(空間推論データセットの行)
◆ ◆ ◆ ◆ ◆

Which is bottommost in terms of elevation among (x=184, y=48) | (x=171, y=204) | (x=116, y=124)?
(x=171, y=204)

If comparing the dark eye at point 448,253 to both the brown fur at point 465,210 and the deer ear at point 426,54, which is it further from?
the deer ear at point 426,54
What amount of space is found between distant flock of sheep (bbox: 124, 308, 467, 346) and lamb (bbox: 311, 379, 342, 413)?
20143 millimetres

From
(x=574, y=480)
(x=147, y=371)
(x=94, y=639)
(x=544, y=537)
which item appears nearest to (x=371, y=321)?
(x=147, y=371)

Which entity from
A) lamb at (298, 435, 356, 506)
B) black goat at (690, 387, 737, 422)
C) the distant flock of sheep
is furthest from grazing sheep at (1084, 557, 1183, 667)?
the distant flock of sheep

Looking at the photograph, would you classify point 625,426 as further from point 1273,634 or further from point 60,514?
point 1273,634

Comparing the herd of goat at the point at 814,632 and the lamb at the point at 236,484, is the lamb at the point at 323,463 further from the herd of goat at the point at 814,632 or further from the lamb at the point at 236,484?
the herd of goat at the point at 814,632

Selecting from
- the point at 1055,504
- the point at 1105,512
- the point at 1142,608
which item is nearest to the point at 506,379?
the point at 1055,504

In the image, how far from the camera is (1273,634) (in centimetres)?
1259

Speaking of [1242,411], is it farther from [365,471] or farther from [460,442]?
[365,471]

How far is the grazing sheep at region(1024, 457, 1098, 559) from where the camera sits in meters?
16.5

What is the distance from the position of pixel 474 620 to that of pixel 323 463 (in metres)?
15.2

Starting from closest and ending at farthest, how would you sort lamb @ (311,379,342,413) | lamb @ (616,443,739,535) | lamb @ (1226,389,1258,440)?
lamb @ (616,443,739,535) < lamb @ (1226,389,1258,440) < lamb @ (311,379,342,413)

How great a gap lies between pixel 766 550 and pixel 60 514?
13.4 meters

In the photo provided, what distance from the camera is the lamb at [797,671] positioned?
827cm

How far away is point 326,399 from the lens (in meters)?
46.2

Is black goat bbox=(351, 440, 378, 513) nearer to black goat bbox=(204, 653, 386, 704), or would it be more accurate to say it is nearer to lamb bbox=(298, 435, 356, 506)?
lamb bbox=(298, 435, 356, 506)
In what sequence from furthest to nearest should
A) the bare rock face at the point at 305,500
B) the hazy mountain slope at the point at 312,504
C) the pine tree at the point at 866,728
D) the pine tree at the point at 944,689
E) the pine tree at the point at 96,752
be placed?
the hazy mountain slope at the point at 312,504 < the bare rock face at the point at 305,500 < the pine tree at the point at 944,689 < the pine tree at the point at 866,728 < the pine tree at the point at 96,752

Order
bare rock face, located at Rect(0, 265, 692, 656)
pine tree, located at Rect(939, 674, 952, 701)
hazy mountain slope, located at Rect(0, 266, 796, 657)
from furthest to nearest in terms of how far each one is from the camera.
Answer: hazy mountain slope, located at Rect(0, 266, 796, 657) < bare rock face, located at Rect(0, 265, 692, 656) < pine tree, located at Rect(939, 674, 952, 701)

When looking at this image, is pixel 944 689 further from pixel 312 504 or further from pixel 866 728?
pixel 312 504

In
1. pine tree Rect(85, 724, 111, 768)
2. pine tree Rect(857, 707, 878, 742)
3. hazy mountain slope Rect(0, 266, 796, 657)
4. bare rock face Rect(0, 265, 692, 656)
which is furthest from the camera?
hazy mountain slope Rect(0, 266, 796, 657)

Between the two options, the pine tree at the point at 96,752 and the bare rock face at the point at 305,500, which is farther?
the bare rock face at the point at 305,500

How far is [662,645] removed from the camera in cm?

◆ ◆ ◆ ◆ ◆

### 課題
「Between the two」を含む行からエントリの終わりまでの各行を、空行を除き、1行を1つの文字列とするJSONの文字列リストとして示せ。

### 正解
[
  "Between the two options, the pine tree at the point at 96,752 and the bare rock face at the point at 305,500, which is farther?",
  "the bare rock face at the point at 305,500",
  "How far is [662,645] removed from the camera in cm?"
]